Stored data
=======
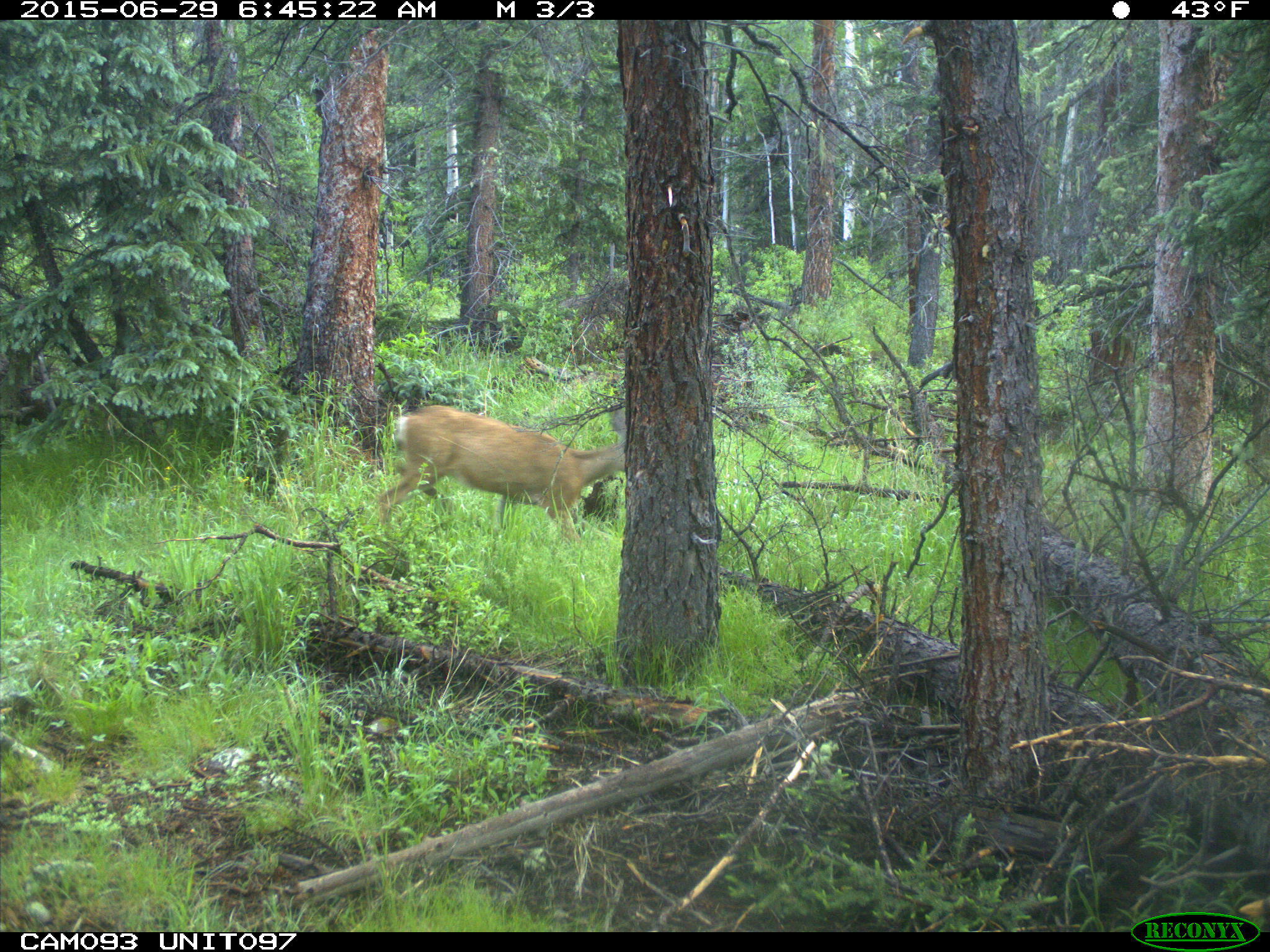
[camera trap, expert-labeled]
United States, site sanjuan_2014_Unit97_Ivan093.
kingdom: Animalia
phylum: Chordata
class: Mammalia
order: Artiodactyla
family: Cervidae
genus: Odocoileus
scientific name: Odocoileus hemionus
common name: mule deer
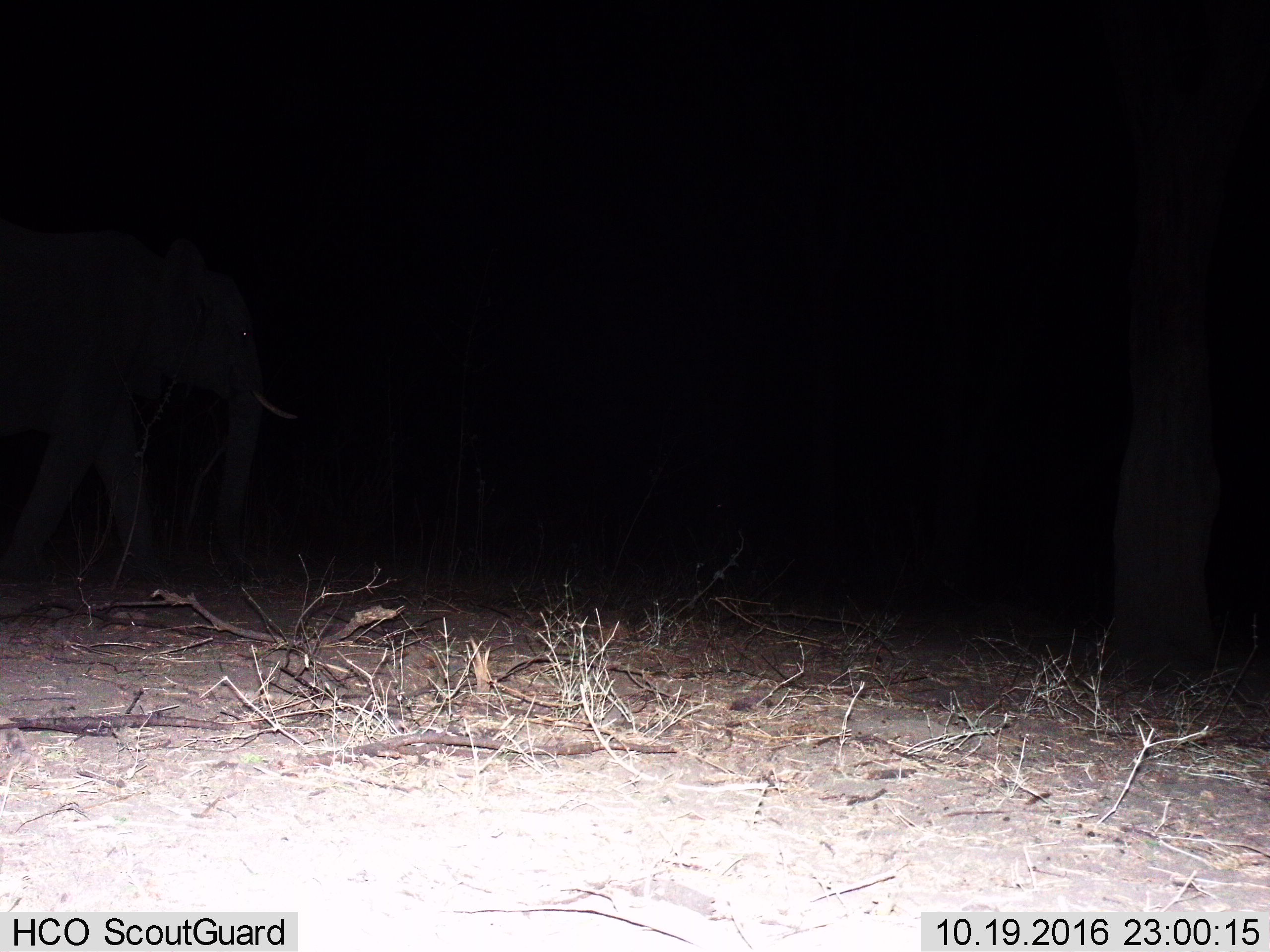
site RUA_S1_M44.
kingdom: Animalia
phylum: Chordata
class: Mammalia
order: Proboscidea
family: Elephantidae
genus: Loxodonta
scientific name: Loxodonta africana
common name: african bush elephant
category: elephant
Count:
=======
For each line in the entries that contains the string "site", make a copy.

## WRITTEN SOLUTION
United States, site sanjuan_2014_Unit97_Ivan093.
site RUA_S1_M44.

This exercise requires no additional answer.